Selected passage:
___
Hell, if they can even get names on the ballot for the usually-unopposed seats, it can be a win for FL, although it will take decades to undo the damage Voldemort and his merry band of gun fondling, holy roller, misogynist RWNJs have done.
There’s nothing “Establishment” about Tom Perez, and while I like Ellison and won’t be disappointed if he prevails, I would prefer to see Perez in there if for no other reason than to reel in this habit on the left of constantly coming up with new short-term litmus tests and essential virtue signals.
Supposed link to video of christian defense of universal health care goes to an interesting slate article about a Republican woman representative who introduces legislation whose title exaggerates what it will do for women, and contrasts it with Democratic women representatives better legislation. I liked the article but I’d kind of like seeing the promised video too, as it sounds interesting.
I’ve got my ticket and my room arranged in DC for the Scientists March on Earth Day. There are three local marches that will be worthy but if we’re not on the Mall the rest won’t matter based add much. Let’s do this!
@gvg: Yah. Can you correct the first link please, mistermix?
ETA sorry, it’s not the first link, it’s the second one.
ETA#2 @mistermix–also realized it’s in the quoted passage, so you may not have the correct link anyway.
I’m hoping they do follow because there’s a penchant in the Democratic Party for saying “why are we focusing on THIS, but not that?” and it’s always framed as an accusation that anyone who is working on anything is not working on the other thing because they “don’t care”.
Here locally this “resistance” seems to me to be mostly led by women. This is purely anecdotal. I don’t claim to be spotting some “megatrend” or anything. That’s always been true in local Democratic politics- women do the majority of the scut work- but this feels a little different to me- like they’re out front. I’m hosting a local event at my house on March 4th and I plan to shut up and let them tell me what they are interested in. They will, but they might not if someone jumps in there and starts telling them what to care about.
___
Provided information:
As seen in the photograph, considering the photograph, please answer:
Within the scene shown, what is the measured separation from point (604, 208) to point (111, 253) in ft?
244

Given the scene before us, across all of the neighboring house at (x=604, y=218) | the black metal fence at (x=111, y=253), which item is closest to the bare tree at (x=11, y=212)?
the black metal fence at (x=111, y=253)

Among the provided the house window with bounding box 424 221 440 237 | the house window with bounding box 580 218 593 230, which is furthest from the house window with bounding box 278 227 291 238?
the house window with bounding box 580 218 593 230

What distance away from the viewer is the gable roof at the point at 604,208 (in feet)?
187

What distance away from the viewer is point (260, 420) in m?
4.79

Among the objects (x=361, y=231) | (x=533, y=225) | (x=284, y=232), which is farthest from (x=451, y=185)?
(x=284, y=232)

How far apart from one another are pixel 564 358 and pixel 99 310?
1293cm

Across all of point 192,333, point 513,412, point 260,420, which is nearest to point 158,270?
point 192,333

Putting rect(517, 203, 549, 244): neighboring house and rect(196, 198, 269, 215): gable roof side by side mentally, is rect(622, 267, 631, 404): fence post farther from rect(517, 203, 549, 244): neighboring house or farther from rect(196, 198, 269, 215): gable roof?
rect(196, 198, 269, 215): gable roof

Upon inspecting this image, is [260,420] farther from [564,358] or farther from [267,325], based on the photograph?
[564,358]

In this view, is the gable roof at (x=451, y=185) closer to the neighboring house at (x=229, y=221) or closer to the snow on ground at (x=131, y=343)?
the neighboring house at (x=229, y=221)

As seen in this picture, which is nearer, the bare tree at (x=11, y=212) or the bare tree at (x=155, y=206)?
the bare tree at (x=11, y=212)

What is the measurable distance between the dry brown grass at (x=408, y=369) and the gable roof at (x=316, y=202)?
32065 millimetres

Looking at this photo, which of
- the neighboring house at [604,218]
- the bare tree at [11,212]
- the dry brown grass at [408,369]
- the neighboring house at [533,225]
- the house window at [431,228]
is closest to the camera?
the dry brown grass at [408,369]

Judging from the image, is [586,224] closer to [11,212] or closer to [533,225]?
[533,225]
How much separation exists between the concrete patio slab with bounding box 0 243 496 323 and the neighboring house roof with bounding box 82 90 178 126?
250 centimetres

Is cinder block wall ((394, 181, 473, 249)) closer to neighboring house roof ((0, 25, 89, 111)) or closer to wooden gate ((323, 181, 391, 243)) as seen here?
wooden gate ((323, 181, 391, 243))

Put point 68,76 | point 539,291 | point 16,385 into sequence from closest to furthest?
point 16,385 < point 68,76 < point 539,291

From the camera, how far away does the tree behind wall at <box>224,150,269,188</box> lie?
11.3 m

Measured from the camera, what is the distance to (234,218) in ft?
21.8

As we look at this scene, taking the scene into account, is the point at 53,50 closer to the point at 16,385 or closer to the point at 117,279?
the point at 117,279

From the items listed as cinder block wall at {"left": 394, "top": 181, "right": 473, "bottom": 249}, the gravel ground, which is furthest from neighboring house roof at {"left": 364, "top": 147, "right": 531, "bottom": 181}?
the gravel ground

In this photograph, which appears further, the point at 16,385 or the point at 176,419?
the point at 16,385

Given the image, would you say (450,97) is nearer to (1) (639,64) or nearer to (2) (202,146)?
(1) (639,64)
___
Task instructions:
A - Repeat from "I’m hoping they" to "to care about." in the comments.
B - List every word or phrase that appears inside quotation marks in the comments.

Task answers:
A -
I’m hoping they do follow because there’s a penchant in the Democratic Party for saying “why are we focusing on THIS, but not that?” and it’s always framed as an accusation that anyone who is working on anything is not working on the other thing because they “don’t care”.
Here locally this “resistance” seems to me to be mostly led by women. This is purely anecdotal. I don’t claim to be spotting some “megatrend” or anything. That’s always been true in local Democratic politics- women do the majority of the scut work- but this feels a little different to me- like they’re out front. I’m hosting a local event at my house on March 4th and I plan to shut up and let them tell me what they are interested in. They will, but they might not if someone jumps in there and starts telling them what to care about.

B -
- Establishment
- why are we focusing on THIS, but not that?
- don't care
- resistance
- megatrend